TORONTO (Reuters) – A measles outbreak in Vancouver that has infected nine individuals since Feb. 15 has led officials in the western Canadian city to urge the unvaccinated and under-vaccinated to be immunized.
Bonnie Henry, provincial health officer of British Columbia, told Reuters on Tuesday that being under-vaccinated would include people who have had only one measles shot, when two doses are required for long-term immunization.
“I do fully expect that we will see more cases related to this outbreak because of so many contacts with very highly infectious young people,” she added.

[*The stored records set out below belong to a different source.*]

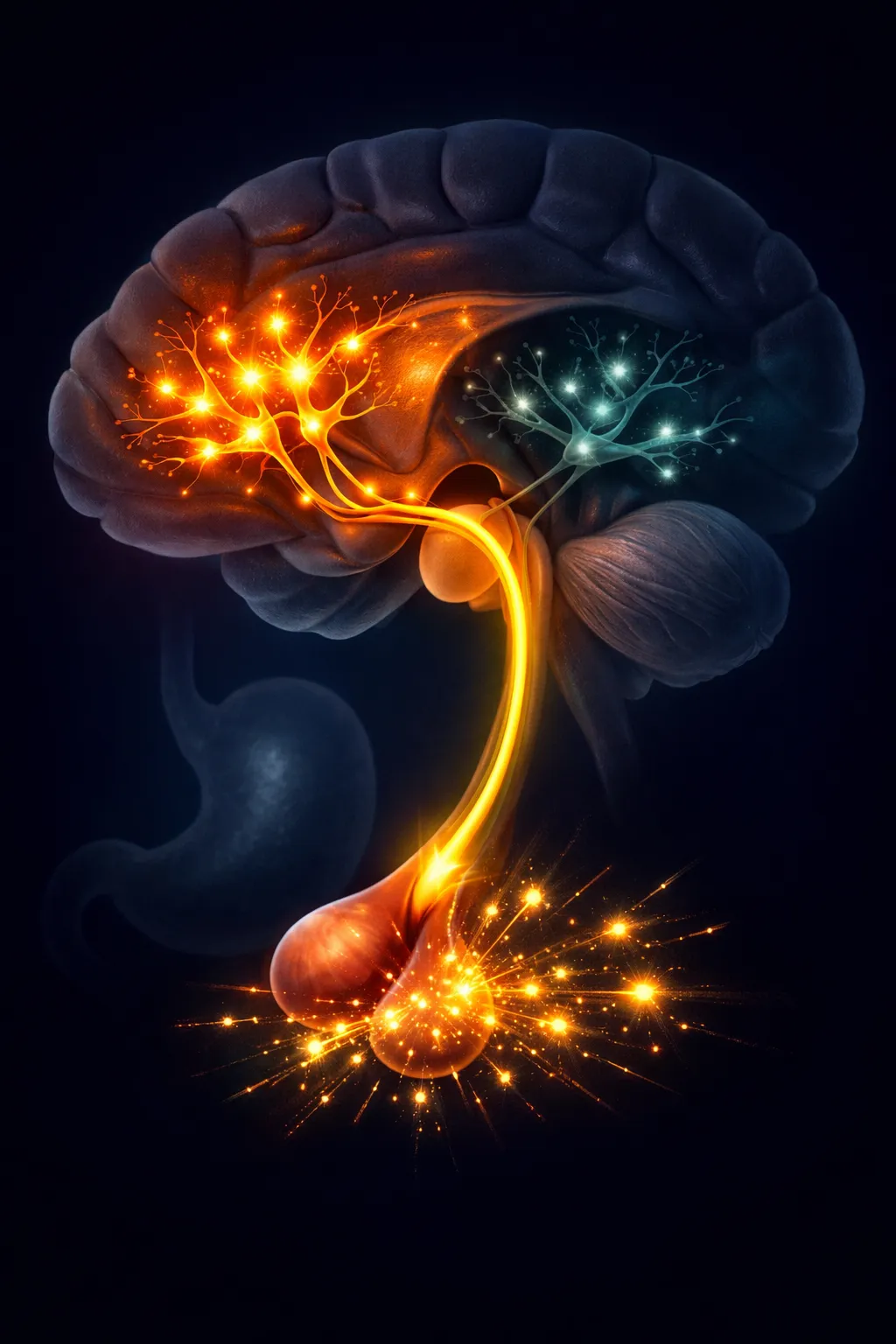 Medical illustration showing GHRP-6's dual mechanism of action through ghrelin receptor activation, depicting hypothalamic appetite pathway stimulation alongside pituitary growth hormone release in scientific visualization style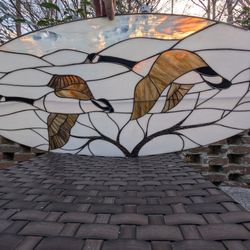 Hurley's Studio Canadian Goose Stained Glass Oval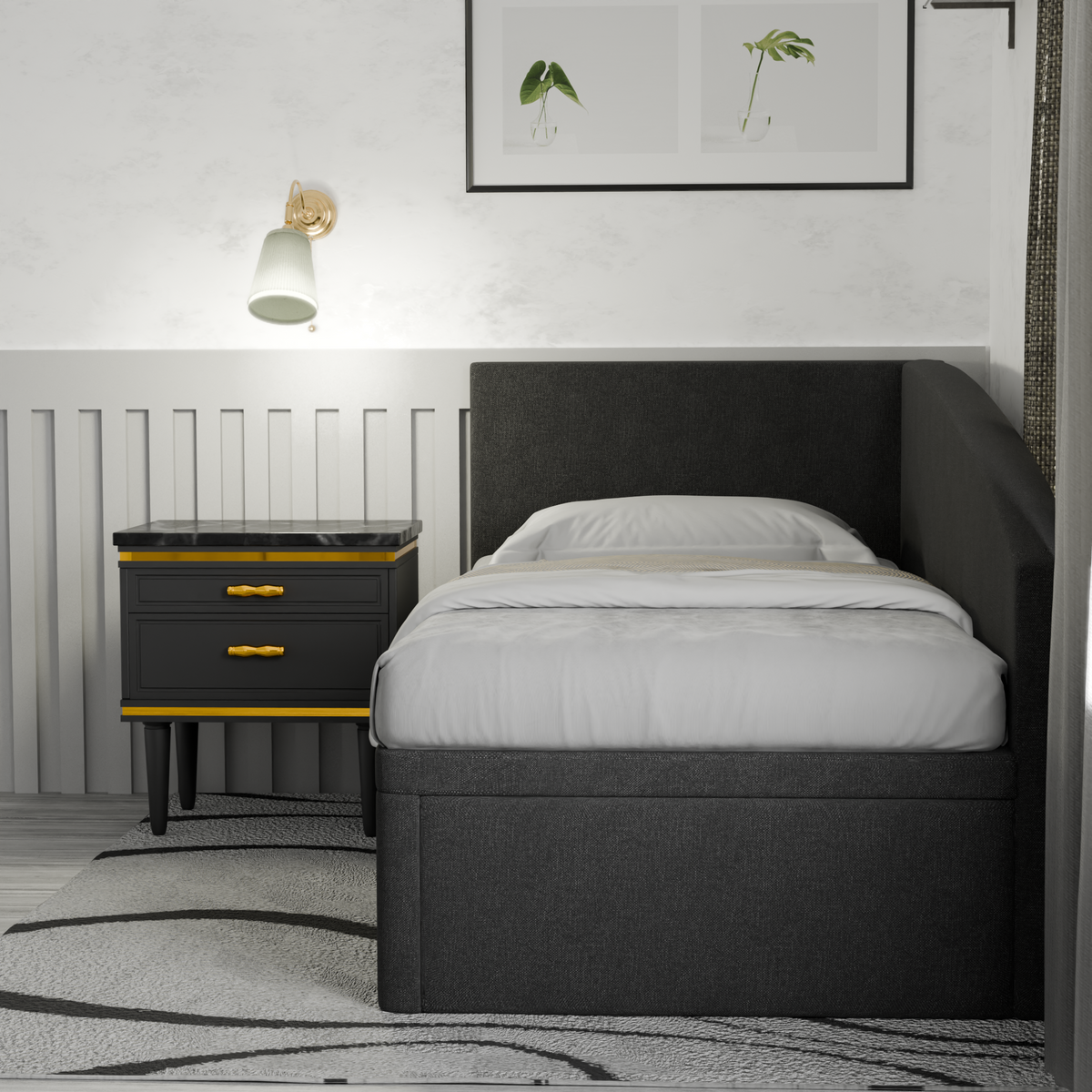 Elara Fabric Side Storage Daybed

Henry said the outbreak originated from a family that visited an overseas country with a child who was not immunized and contracted measles. When the child returned to Vancouver to attend school, other students became infected.
Vancouver Coastal Health said measles had affected eight individuals in relation to the child, and one person in an unrelated case. Both were from last week.
Measles is a contagious disease that spreads through air and does not require direct contact. A measles outbreak has also stricken at least 225 people in New York state since October.
Henry said previous cases of measles in the province include one in 2014 in which 400 people in the Fraser Valley were infected, and one after the 2010 Vancouver Olympics from people visiting from overseas.
“It’s a wake up call for us to know that these vaccine preventable diseases are still around in the world and it is incredibly important for us to immunize all children,” she said.